Perspectives on Paedophilia
- Editor: Brian Taylor
- Language: English
- Genre: Non-fiction
- Publisher: Batsford Books
- Publication date: 1981
- Publication place: United Kingdom
- Pages: 148
- ISBN: 9780713437188

= Perspectives on Paedophilia =

1981 book

Perspectives on Paedophilia is a book edited by University of Sussex lecturer Brian Taylor, published by Batsford in 1981. It contains chapters written by Ken Plummer, Richard Card, Peter Righton, Morris Fraser and John Hart, among other researchers.

== Research ==
Taylor wrote in the introduction that he intended it to be "a book to which professionals might refer when encountering an aspect of paedophilia and when they wish to have some ready source of information and guidance at their disposal.”

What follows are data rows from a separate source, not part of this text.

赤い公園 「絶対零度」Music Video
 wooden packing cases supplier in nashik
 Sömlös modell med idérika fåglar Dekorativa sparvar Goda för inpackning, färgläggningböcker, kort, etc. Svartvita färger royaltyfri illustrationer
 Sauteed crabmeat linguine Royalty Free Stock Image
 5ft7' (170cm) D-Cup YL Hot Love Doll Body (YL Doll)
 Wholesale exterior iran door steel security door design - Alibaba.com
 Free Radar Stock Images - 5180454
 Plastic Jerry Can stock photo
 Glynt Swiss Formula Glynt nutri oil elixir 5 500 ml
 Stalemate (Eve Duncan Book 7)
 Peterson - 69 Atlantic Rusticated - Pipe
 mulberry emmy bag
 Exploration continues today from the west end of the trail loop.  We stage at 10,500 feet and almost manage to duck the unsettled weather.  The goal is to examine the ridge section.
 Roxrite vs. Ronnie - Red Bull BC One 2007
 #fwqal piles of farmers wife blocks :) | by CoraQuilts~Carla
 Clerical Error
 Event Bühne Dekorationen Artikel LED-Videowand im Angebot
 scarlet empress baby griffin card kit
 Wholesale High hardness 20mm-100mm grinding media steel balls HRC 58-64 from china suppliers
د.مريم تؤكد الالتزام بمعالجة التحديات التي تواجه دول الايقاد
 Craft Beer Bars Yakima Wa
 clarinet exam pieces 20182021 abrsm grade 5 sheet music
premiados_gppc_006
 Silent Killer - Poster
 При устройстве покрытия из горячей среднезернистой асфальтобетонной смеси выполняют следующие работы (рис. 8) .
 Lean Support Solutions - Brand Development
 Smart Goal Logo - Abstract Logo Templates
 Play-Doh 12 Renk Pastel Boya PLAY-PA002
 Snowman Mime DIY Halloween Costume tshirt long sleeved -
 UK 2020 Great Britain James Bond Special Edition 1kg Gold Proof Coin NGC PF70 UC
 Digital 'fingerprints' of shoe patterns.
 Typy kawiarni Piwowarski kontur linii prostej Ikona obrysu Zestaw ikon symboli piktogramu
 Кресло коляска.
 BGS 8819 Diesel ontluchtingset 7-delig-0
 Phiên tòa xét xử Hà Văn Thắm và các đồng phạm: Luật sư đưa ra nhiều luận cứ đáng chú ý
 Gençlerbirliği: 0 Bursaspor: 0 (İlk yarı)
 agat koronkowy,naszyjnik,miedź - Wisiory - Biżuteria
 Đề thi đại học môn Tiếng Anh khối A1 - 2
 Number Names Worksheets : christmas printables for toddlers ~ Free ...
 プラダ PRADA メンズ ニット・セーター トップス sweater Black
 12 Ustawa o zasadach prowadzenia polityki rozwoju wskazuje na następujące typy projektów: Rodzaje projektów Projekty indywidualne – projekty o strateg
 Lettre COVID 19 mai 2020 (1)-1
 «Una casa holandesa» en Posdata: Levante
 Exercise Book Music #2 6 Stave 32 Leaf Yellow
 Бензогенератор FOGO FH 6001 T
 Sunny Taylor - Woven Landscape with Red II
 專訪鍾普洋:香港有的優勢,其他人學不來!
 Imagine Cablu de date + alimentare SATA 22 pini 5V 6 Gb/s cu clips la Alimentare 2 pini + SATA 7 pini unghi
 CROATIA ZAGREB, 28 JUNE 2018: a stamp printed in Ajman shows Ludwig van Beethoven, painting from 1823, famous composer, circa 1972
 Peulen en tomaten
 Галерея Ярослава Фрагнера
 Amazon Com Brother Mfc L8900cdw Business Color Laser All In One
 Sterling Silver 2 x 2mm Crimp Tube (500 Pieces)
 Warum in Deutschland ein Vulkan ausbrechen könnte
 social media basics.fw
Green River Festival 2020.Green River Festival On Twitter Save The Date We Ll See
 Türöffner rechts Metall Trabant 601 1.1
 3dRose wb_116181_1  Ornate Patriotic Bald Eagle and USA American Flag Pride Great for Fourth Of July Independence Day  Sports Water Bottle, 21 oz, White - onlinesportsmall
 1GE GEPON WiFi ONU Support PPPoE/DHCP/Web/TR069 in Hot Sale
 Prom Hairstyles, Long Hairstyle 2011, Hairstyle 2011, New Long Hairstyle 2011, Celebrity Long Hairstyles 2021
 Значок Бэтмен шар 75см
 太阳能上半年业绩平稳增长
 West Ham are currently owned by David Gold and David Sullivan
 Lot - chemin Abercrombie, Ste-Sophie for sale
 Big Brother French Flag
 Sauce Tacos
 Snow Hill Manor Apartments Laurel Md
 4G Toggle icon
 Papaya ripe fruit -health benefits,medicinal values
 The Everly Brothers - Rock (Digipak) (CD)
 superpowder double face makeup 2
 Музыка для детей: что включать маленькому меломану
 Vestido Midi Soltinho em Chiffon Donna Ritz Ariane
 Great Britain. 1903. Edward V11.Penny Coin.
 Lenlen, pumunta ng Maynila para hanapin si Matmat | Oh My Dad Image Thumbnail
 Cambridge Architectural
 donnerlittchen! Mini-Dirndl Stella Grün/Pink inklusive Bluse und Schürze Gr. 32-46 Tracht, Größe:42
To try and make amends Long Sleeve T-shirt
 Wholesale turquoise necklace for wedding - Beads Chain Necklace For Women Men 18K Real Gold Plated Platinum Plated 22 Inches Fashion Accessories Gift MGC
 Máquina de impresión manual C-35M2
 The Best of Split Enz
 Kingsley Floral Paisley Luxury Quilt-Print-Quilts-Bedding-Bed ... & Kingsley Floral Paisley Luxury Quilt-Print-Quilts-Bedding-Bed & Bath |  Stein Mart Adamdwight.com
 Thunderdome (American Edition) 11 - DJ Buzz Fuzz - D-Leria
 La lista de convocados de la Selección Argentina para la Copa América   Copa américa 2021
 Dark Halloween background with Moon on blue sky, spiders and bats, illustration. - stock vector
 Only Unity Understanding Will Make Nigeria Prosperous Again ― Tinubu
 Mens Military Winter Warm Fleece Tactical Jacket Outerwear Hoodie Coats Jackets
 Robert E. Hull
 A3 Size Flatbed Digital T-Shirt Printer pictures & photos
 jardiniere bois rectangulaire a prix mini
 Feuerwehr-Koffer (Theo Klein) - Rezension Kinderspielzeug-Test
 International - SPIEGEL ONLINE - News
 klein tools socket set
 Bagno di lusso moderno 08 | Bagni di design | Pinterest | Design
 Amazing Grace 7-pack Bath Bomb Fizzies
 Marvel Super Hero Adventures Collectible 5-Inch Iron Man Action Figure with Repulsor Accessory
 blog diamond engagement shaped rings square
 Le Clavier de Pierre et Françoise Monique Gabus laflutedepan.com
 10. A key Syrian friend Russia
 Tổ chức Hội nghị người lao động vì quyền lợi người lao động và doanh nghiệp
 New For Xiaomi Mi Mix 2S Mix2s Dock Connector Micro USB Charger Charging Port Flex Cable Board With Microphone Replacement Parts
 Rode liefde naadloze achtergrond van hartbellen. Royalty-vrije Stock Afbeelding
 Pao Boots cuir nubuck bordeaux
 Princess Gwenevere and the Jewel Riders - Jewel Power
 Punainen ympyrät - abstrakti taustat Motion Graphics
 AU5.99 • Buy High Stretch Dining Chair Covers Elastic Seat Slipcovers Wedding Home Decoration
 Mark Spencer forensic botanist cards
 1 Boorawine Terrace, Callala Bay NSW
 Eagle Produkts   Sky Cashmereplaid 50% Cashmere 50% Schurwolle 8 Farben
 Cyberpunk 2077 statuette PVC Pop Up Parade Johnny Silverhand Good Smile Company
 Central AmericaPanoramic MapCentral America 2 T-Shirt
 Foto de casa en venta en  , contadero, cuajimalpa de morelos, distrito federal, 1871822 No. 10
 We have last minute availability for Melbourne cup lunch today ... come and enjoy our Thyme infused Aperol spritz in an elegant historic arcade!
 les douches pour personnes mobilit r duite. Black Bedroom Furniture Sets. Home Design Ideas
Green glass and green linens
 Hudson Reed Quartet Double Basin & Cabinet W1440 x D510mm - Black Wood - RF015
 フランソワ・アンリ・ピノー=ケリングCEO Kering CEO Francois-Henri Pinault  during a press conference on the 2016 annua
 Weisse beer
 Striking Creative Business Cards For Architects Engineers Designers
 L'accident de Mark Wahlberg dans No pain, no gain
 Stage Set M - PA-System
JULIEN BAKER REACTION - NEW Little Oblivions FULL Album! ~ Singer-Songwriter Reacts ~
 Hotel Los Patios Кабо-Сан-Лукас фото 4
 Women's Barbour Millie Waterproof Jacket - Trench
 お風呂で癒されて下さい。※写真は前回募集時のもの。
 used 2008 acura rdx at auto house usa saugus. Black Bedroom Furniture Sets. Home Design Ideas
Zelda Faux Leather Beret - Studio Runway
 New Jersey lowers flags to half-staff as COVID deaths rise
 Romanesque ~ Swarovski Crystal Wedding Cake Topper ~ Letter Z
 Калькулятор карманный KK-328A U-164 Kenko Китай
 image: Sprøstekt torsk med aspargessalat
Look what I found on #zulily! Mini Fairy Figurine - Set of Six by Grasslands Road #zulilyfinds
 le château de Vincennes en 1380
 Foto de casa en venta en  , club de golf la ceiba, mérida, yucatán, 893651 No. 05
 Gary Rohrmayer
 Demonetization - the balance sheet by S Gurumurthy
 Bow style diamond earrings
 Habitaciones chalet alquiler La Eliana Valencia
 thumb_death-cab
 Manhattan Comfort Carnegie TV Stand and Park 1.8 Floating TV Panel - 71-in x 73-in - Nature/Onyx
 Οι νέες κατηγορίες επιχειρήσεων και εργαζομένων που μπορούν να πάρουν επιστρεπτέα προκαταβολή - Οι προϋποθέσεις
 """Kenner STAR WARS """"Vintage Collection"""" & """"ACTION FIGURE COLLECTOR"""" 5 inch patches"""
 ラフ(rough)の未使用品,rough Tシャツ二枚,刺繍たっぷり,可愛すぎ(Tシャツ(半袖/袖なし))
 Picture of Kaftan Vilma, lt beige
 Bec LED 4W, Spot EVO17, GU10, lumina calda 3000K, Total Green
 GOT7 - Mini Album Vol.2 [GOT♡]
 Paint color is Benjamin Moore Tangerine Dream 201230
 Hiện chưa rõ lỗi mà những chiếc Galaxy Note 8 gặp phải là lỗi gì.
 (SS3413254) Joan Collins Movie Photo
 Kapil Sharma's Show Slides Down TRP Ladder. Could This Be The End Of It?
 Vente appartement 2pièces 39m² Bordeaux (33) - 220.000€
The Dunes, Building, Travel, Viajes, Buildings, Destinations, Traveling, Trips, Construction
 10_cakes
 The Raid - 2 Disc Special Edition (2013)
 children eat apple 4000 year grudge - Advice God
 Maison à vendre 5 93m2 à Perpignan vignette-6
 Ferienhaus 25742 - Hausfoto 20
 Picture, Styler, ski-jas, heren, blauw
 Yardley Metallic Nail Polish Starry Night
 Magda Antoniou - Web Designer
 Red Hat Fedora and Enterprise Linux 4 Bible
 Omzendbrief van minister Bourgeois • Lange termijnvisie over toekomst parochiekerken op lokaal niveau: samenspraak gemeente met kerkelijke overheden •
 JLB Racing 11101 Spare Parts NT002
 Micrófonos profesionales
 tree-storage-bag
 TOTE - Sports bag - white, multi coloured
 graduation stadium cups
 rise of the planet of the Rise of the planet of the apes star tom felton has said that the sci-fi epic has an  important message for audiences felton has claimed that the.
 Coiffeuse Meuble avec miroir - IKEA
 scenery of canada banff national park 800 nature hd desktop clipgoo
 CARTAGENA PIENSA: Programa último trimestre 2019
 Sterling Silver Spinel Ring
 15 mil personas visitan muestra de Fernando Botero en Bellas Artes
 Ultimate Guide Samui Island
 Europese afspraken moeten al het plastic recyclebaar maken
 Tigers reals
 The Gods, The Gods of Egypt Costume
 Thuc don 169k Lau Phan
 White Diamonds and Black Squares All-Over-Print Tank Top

A chapter by Richard Card explores the topic of pedophilia and English law. Another chapter by Graham E. Powell and A. J. Chalkley explores the consequences of sexual acts between adults and children, which they conclude by stating that they are not traumatic to children. Plummer's chapter explores the topic of pro-pedophile activism, its ideology and issues pedophiles face in society.

== Reception ==
A review on Behaviour Research and Therapy described the book as an "[o]verall a good book for anyone who is interested in the subject, made essential reading by Plummer’s view". Another review on Critical Social Policy stated that the book "provide[s] invaluable material for the essential, basic, discussions we need on this issue."

On Behaviour Research and Therapy, a review described the book as an "unsatisfying volume", with the exception of Sean McConville’s and Plummer's chapters. John Marshall on the The British Journal of Criminology said that the book "will at least provide a focus for debate among those practitioners" interested on the topic, but criticized the contradicting views between the different contributors.